──────── Records supplied

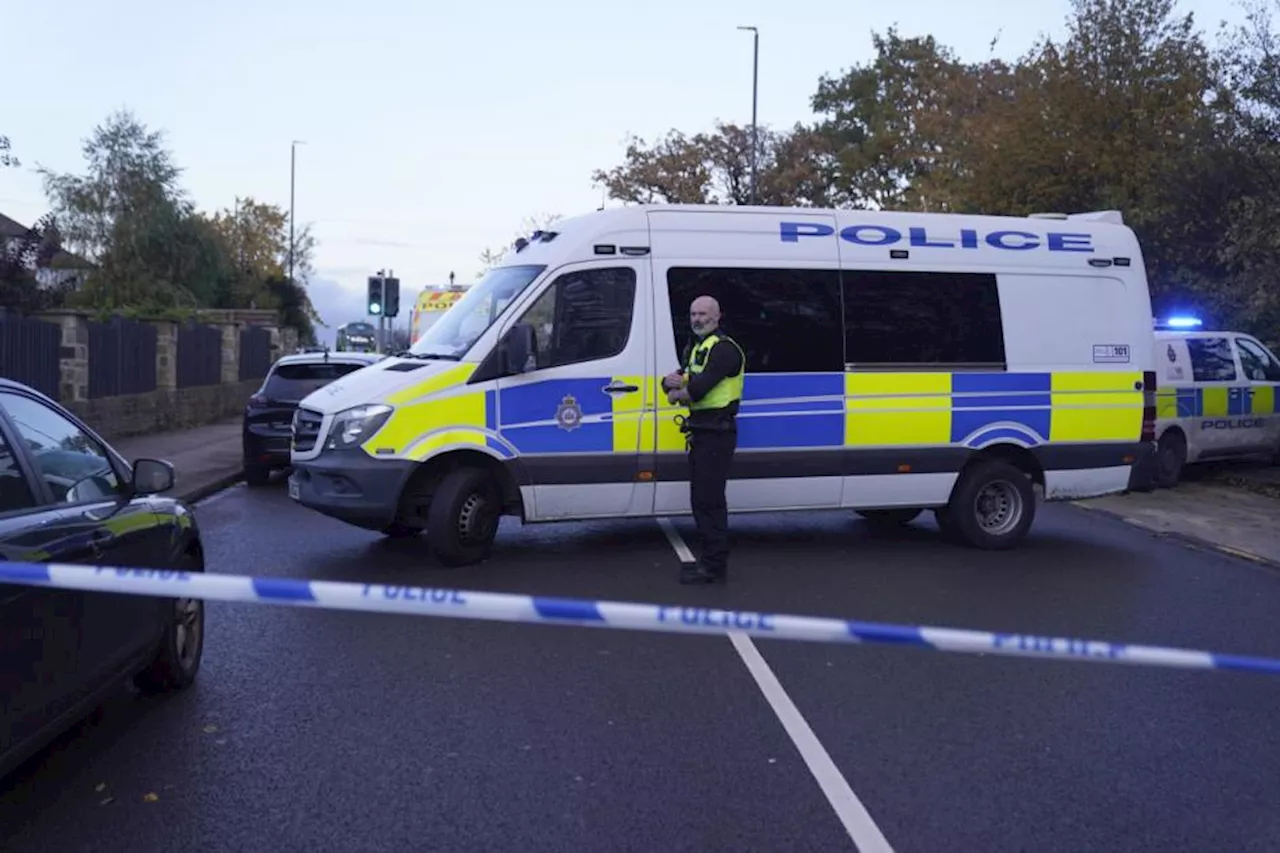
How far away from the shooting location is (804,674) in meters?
6.02

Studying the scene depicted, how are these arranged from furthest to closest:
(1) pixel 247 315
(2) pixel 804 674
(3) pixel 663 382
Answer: (1) pixel 247 315
(3) pixel 663 382
(2) pixel 804 674

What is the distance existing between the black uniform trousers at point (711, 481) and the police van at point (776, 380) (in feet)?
3.00

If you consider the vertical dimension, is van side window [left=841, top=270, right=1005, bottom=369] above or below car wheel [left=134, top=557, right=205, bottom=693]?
above

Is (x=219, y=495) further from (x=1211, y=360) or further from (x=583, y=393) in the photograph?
(x=1211, y=360)

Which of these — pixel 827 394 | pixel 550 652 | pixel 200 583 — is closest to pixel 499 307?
pixel 827 394

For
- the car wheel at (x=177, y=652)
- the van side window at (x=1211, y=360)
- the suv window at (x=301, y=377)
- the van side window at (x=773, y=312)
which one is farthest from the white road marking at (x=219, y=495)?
the van side window at (x=1211, y=360)

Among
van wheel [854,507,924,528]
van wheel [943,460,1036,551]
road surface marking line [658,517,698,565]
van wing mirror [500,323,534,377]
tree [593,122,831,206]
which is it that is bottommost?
road surface marking line [658,517,698,565]

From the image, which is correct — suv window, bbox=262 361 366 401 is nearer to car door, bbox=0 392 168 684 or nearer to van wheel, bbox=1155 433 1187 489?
car door, bbox=0 392 168 684

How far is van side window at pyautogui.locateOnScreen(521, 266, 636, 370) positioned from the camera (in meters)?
8.68

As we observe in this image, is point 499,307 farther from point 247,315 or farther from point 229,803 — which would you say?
point 247,315

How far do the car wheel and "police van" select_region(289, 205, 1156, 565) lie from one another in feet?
8.94

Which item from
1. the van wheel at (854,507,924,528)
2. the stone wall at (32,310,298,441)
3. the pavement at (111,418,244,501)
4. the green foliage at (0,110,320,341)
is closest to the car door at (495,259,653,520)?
the van wheel at (854,507,924,528)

────────────────

--- Short problem ---
Without the pictures, restate all of the entries above verbatim.

--- Solution ---
How far away from the shooting location is (804,674) in meters?
6.02

Studying the scene depicted, how are these arranged from furthest to closest:
(1) pixel 247 315
(2) pixel 804 674
(3) pixel 663 382
Answer: (1) pixel 247 315
(3) pixel 663 382
(2) pixel 804 674

What is the distance existing between the black uniform trousers at point (711, 481) and the police van at point (776, 380) (in feet)?
3.00

If you consider the vertical dimension, is van side window [left=841, top=270, right=1005, bottom=369] above or below car wheel [left=134, top=557, right=205, bottom=693]?
above

Is (x=219, y=495) further from (x=1211, y=360) or further from (x=583, y=393) in the photograph?
(x=1211, y=360)

Which of these — pixel 827 394 | pixel 550 652 | pixel 200 583 — is closest to pixel 499 307?
pixel 827 394

For
- the car wheel at (x=177, y=652)
- the van side window at (x=1211, y=360)
- the suv window at (x=301, y=377)
- the van side window at (x=773, y=312)
which one is farthest from the white road marking at (x=219, y=495)?
the van side window at (x=1211, y=360)

Among
van wheel [854,507,924,528]
van wheel [943,460,1036,551]
road surface marking line [658,517,698,565]
van wing mirror [500,323,534,377]
tree [593,122,831,206]
which is it that is bottommost?
road surface marking line [658,517,698,565]

From the image, which is correct — suv window, bbox=262 361 366 401 is nearer to car door, bbox=0 392 168 684 or nearer to van wheel, bbox=1155 433 1187 489?
car door, bbox=0 392 168 684

How far is van side window at pyautogui.locateOnScreen(521, 266, 636, 370) positioned from the camera (in meters)?
8.68

As we observe in this image, is point 499,307 farther from point 247,315 or farther from point 229,803 — which would you say?
point 247,315

How far do the car wheel and "police van" select_region(289, 205, 1156, 565) lie from one another in feet?
8.94

Which item from
1. the van wheel at (854,507,924,528)
2. the stone wall at (32,310,298,441)
3. the pavement at (111,418,244,501)
4. the green foliage at (0,110,320,341)
is closest to the car door at (495,259,653,520)?
the van wheel at (854,507,924,528)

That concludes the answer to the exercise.